Namun demikian, urusan dengan pinjol bisa runyam dan memalukan jika debitur telat membayar pinjaman. Jika debitur telat membayar, perusahaan pinjol tidak segan-segan untuk menyebarkan data tunggakan ke seluruh nomor kontak yang dimiliki sang debitur. Jika penyebaran data tunggakan yang disebar tak digubris debitur, penagih utang (debt collector) akan menyatroni rumah, kantor, dan beberapa tempat lain yang biasa dikunjungi debitur. Sungguh menyeramkan.

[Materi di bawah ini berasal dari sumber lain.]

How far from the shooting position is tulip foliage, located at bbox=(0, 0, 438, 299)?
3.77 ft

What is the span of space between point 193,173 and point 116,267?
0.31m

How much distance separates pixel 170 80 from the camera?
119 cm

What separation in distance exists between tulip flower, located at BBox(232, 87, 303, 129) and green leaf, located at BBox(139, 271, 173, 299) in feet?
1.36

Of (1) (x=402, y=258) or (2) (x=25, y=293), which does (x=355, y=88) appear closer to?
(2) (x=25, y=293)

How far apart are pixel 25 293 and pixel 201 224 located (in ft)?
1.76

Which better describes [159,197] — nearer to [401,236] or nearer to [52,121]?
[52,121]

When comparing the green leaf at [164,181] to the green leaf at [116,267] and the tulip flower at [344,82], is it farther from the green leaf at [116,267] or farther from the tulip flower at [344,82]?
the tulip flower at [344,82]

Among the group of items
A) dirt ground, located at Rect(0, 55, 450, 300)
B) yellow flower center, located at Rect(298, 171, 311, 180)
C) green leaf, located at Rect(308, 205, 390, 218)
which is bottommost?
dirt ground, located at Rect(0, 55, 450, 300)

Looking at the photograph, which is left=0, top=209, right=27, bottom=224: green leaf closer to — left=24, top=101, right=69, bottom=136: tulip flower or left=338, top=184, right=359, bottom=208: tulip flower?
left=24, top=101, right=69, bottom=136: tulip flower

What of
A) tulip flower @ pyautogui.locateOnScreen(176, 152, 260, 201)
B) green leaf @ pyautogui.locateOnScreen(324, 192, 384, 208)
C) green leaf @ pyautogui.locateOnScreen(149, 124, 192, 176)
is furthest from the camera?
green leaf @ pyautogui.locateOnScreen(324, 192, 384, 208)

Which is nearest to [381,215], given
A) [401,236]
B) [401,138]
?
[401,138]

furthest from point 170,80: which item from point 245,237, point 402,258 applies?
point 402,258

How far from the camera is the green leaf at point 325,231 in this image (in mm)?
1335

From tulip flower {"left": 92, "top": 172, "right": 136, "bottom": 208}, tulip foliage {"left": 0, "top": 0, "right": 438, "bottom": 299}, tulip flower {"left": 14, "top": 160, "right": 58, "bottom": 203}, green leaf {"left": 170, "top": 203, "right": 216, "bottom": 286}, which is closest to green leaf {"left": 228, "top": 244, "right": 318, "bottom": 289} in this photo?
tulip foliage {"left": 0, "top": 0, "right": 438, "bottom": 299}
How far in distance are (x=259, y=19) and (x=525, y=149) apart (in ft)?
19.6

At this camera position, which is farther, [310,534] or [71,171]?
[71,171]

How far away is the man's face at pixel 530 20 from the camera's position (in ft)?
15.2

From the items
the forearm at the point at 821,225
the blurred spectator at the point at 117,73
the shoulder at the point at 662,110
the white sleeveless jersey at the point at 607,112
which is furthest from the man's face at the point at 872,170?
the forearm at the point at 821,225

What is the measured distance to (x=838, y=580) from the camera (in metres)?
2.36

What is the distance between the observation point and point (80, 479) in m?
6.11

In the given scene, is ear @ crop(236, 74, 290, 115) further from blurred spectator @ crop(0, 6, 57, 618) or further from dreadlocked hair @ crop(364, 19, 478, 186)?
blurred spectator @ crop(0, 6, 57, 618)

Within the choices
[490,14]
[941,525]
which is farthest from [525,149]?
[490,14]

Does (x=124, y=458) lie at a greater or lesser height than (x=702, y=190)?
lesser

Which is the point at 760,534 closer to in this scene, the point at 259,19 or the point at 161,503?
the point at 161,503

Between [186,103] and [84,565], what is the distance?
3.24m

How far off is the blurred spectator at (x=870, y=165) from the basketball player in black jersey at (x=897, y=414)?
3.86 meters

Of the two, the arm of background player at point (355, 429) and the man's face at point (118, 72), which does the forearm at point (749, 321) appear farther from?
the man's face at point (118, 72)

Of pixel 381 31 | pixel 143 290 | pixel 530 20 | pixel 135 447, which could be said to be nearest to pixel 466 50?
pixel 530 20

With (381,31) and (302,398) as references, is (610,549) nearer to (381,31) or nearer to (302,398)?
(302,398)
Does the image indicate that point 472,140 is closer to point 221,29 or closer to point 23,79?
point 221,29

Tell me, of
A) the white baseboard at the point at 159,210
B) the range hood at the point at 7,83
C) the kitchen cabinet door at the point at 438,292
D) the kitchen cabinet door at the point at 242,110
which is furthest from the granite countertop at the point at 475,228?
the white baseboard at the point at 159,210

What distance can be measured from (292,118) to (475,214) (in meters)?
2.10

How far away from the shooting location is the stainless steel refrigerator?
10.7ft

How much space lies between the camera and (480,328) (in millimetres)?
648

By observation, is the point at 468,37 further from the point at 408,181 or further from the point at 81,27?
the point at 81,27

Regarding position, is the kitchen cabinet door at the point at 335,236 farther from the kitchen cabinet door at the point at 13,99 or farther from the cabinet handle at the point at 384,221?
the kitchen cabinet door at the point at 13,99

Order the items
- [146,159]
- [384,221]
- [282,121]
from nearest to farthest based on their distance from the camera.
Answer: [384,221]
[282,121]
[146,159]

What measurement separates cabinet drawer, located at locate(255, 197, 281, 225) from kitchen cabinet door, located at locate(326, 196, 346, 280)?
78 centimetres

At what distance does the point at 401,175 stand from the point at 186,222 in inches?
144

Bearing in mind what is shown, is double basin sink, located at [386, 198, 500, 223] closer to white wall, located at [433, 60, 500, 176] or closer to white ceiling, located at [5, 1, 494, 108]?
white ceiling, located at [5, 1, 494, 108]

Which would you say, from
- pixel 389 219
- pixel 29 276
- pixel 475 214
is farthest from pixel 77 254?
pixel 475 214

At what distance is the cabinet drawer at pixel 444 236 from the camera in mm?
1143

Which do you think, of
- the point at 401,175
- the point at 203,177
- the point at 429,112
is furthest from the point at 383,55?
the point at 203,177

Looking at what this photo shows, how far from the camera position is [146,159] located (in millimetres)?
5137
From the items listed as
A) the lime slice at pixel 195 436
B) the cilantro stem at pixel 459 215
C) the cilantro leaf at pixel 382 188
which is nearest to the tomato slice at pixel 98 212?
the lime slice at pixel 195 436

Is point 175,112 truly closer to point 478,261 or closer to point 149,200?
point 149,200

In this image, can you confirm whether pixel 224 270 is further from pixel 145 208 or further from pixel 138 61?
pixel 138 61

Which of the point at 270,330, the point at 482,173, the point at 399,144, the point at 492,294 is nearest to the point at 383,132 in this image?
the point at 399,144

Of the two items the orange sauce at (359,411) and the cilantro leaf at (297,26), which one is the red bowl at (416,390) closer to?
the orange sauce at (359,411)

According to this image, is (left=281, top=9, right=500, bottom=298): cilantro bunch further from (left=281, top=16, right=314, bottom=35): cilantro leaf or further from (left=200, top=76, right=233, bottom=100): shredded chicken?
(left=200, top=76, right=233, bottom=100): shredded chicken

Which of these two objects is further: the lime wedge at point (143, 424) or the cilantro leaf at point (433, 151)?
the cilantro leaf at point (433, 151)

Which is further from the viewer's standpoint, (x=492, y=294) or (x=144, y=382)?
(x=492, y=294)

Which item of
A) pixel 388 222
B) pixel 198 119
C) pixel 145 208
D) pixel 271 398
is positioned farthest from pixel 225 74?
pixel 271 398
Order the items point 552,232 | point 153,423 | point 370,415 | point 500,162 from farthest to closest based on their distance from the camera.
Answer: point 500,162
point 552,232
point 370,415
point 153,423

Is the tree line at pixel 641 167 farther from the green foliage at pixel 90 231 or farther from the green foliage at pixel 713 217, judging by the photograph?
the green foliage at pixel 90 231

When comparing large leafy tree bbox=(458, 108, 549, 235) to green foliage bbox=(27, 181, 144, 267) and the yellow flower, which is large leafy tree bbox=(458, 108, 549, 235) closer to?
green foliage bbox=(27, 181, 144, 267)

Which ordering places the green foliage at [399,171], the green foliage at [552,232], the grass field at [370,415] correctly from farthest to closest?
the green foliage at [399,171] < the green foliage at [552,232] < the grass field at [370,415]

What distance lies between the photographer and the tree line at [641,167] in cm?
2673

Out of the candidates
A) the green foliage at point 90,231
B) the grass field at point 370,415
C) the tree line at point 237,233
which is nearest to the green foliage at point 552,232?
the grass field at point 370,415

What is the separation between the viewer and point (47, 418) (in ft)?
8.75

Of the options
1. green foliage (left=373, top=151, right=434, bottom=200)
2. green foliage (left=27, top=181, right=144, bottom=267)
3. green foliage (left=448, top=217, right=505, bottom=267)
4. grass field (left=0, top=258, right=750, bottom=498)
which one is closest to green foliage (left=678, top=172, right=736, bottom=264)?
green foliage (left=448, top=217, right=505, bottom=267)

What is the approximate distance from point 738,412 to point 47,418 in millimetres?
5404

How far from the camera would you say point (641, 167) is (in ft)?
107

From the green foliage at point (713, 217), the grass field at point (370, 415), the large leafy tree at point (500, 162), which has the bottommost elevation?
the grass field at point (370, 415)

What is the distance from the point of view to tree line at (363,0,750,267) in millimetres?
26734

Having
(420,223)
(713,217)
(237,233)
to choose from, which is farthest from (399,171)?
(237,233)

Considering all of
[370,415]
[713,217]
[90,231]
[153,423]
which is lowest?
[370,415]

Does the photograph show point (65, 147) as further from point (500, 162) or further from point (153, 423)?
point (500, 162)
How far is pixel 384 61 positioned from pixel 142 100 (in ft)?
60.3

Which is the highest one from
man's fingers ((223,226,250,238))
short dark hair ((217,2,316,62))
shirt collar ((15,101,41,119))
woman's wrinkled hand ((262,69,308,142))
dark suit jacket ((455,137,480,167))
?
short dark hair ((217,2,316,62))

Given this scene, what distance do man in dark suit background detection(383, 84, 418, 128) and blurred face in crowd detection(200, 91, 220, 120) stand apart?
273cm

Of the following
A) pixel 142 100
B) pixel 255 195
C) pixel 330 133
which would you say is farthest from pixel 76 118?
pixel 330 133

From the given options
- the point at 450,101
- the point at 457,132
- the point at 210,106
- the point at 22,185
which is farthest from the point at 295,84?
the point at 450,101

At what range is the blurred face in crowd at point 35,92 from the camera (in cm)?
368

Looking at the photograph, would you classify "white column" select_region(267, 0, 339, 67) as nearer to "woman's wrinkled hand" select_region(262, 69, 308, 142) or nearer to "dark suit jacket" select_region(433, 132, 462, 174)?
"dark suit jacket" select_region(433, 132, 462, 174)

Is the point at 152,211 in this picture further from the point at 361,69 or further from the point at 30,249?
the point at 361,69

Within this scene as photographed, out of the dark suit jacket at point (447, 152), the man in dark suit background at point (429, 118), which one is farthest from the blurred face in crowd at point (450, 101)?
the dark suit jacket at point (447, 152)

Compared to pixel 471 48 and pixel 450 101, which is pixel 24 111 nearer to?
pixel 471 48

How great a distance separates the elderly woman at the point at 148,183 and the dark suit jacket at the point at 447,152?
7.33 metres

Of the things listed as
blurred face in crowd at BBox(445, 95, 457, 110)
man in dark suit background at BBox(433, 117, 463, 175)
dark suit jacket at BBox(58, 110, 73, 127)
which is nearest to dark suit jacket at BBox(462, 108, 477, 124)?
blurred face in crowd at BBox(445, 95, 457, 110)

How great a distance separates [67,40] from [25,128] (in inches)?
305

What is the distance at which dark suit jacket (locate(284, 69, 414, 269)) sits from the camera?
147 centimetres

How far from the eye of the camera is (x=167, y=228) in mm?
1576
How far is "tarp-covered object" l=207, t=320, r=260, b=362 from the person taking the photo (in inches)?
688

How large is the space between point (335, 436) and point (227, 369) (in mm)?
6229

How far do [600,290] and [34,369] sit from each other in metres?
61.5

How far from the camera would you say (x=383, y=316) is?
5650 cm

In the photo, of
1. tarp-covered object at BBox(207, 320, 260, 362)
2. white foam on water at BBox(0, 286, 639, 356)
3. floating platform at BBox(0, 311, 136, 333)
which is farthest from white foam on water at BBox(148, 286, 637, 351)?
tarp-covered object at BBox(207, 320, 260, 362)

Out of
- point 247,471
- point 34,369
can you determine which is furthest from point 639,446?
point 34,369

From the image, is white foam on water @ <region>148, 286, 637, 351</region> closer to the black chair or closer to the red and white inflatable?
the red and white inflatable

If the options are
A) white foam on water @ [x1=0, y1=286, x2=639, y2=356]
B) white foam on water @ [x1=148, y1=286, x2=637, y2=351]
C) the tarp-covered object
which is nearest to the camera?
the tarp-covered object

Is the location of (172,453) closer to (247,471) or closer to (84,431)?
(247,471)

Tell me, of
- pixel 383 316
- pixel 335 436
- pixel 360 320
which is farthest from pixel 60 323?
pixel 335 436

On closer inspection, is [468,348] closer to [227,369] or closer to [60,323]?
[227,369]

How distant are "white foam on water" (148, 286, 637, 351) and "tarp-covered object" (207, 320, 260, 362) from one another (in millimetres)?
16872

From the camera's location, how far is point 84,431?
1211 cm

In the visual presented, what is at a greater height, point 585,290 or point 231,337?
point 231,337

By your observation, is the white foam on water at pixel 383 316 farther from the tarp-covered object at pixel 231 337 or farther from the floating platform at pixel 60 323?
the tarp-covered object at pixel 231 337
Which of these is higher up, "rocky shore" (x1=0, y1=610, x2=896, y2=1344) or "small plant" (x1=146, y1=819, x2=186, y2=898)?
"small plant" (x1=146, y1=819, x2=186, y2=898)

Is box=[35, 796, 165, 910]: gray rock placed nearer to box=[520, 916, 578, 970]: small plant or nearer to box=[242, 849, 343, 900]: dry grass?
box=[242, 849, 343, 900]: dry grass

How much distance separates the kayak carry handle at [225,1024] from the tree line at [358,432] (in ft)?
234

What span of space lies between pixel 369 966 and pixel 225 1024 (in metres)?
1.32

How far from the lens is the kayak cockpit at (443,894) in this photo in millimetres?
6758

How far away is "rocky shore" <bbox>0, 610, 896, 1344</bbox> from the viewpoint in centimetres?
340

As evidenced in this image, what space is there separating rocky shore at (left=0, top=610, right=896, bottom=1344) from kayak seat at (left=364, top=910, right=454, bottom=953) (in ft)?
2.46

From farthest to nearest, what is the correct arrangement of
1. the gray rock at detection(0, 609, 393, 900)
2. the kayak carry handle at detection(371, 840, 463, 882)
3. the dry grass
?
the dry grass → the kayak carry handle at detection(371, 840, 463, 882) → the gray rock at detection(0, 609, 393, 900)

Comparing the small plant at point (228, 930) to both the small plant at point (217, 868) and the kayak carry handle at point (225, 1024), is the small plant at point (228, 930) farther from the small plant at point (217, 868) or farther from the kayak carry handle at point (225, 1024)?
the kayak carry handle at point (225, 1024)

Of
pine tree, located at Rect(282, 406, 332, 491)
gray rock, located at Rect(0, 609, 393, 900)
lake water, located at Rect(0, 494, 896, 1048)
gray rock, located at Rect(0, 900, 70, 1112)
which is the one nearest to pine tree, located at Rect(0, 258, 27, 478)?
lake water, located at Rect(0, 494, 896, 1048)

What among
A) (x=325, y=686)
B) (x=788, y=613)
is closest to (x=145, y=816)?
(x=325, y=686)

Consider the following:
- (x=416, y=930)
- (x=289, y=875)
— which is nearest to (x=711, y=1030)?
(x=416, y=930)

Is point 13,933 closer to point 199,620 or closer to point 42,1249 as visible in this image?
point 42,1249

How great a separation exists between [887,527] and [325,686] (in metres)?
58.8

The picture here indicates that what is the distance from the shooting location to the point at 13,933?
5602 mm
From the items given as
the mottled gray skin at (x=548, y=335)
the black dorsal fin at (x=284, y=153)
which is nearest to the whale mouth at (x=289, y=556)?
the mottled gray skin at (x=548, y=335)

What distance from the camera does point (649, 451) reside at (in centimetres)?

Mahasiswa memang menjadi sasaran empuk pinjol. Celakanya, tingkat literasi keuangan di kalangan pelajar dan mahasiswa sebesar 47,56% persen atau di bawah rata-rata nasional yang sebesar 49,68%. Melihat kondisi itu seharusnya pihak kampus bekerja sama dengan OJK lebih intensif menyosialisasikan bahaya pinjol ke mahasiswa.
Yang terpenting kampus harus meningkatkan kecerdasan dan sense of crisis mahasiswa mereka. Selain itu, semangat kewirausahaan (entrepreneurship) mahasiswa harus dibangkitkan agar mereka memiliki kemandirian secara ekonomi. Hal itu sangat penting jika mereka lulus kelak bisa menciptakan lapangan kerja, bukan memburu lapangan kerja yang memang rasionya sudah tak seimbang. Terlebih korporasi saat ini lebih mengedepankan efisiensi dengan teknologi canggih (otomatisasi) ketimbang SDM yang gemuk.
Kampus seyogianya menciptakan mahasiswa sebagai insan akademis yang memiliki spirit sebagai agent of change (agen perubahan) dan guardian of value (penjaga nilai) di masyarakat. Namun demikian, sikap akademis mahasiswa tergantung pada iklim akademis yang dibangun pihak kampus dan Kemendikbud-Ristek. Jika fenomena pemberian gelar doktor/profesor kehormatan dibiarkan merajalela demi kepentingan politik jangka pendek di negeri ini, hal itu sama dengan melumpuhkan dan melemahkan budaya akademik yang menghargai akal sehat, ilmu pengetahuan, dan budi pekerti yang luhur.